Mobile Device Management - A threat to employee privacy?

Dan O'Keefe

The popularity of smartphones and tablets within businesses, along with the continuing trend towards Bring Your Own Device (BYOD) arrangements, has, quite rightly, led many companies to focus on the related information security implications.

A key point that many businesses have missed, however, is the impact on employee privacy.

A business with a well thought-out mobile device policy is likely to make use of some kind of mobile device management solution, as this is all but essential to protect company information.

Five years ago, a mobile device management system would do little beyond allowing the IT department to remotely wipe a lost or stolen device, and perhaps control some security or encryption settings.

Nowadays, however, solutions can provide IT technicians with full remote access to devices, allowing you to lock phones, set passwords or wipe devices and even allow them to use inbuilt locational services to track wherever the gadgets are.

Do users know how much you know?

If you administer a mobile device management solution with GPS tracking functionality, you will be able to see where each device, and therefore its owner, is located.

Do your users know you can do this? It’s fair to say that many may see this kind of “big brother style” surveillance as extremely intrusive – especially if you are able to track their every move only because their own personal iPhone has been joined to the company network.

It doesn’t necessarily end there. With MDM software, you may be able to read text messages, see private photos and users’ Web browsing history. This would probably shock many users who think that what they do on their cellphone is completely private.

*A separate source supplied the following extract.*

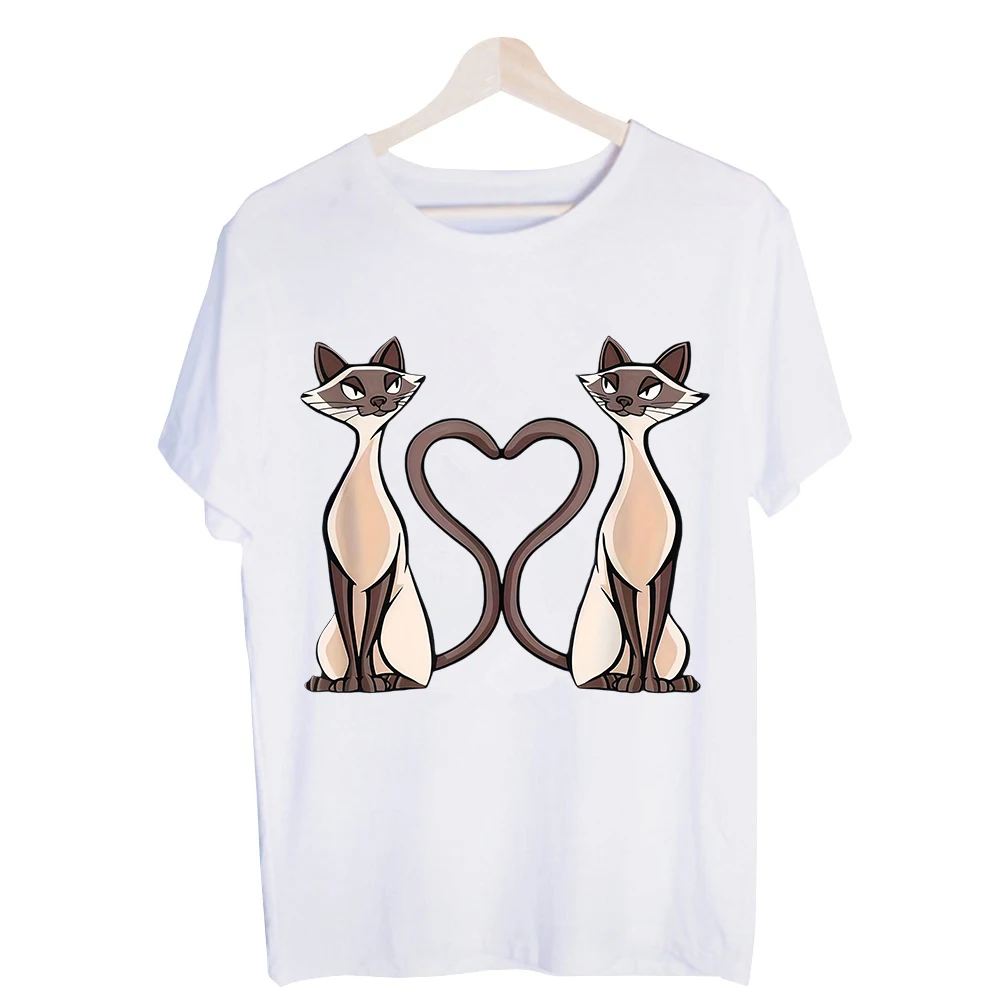 Men's Siamese Cat Heart Tail Graphic Tee, Short Sleeve Crew Neck T-Shirt for Casual Daily Wear and Summer Outfits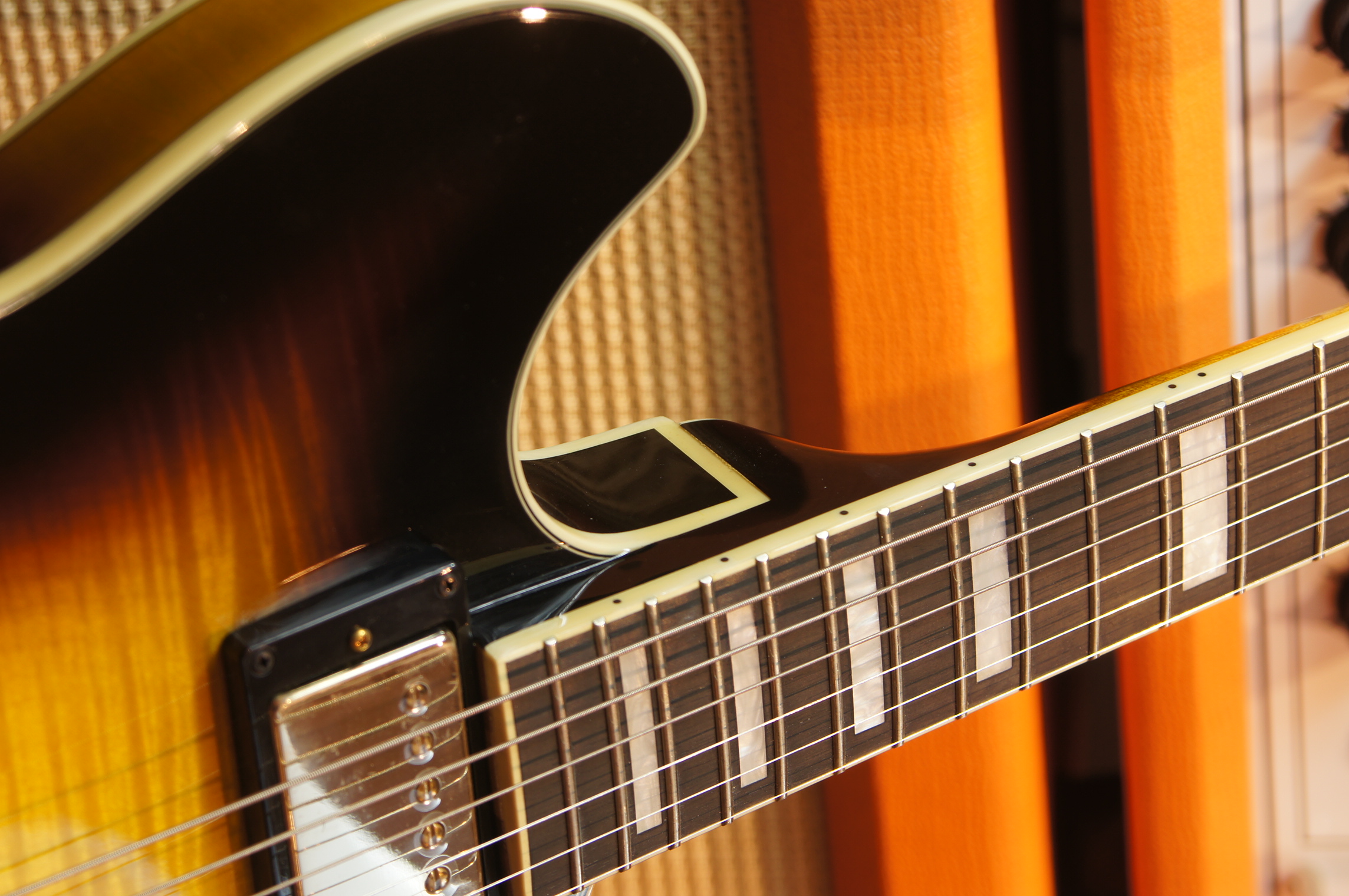 IBANEZ Artcore Express. 6-Str Antique Yellow Sunburst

It’s clear that you must take steps to clarify what is expected of both the users and the business. Failure to do so could result in your clients falling foul of employee privacy legislation.

Recommended Strategy

  • Ensure that your clients have employee privacy and monitoring policies in place, paying particular attention to local law that will vary from country to country (and from state to state in the U.S.).
  • Fully inform all users with mobile devices as to exactly how they may be used.
  • If a client permits BYOD, ensure it makes staff aware of the implications of joining personal devices to the corporate network.
  • Make use of lock-down features to prevent users accessing forbidden features on their devices.
  • Ensure that company policies inform users exactly what MDM software allows the IT department to do, but also state in the policy how this functionality may be used. For example, the policy may state that location tracking will only be used if a device is lost or stolen.

IT departments have always had the ability to snoop at private information. A combination of trust and well-written policies ensures that these abilities are not abused.